## [Source extract]
################

A newspaper was published in Barkerville. And it was in it that James Anderson of Scotland first issued Jeames's Letters to Sawney.
Your letter cam' by the express,
Eight shillin's carriage, naethin' less!
You maybe like to ken what pay
Miners get here for ilka day?
Jus' twa poond sterling', sure as death—
It should be four, between us baith—
For gin ye coont the cost o' livin',
There's naethin' left to gang an' come on.
Sawney, had ye yer taters here
And neeps and carrots—dinna speer
What price; though I might tell ye weel,
Ye'd ainly think me a leein' chiel.
The first twa years I spent out here
Werena sae ill ava';
But hoo I've lived syne; my freend,
There's little need to blaw.
Like fitba' knockit back and fore,
That's lang in reachin' goal,
Or feather blown by ilka wind
That whistles 'tween each pole—
E'en sae my mining life has been
For mony a weary day.

################

## [Given data]
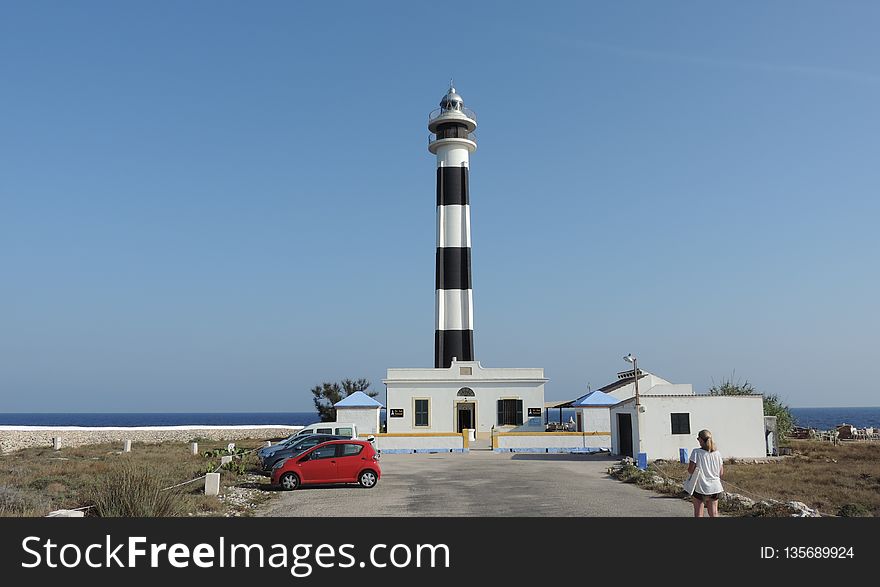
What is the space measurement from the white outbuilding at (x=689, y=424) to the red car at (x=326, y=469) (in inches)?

################

## [Direction 1]
Answer these about the Barkerville verse:
(a) Who first issued Jeames's Letters to Sawney?
(b) What did the carriage on the letter cost?
(c) According to the verse, how much are miners paid each day?
## [Direction 2]
Name every vegetable mentioned in the Barkerville verse, using its own spelling.

## [Correct output 1]
(a) James Anderson of Scotland
(b) Eight shillings
(c) Two pounds sterling

## [Correct output 2]
taters, neeps, carrots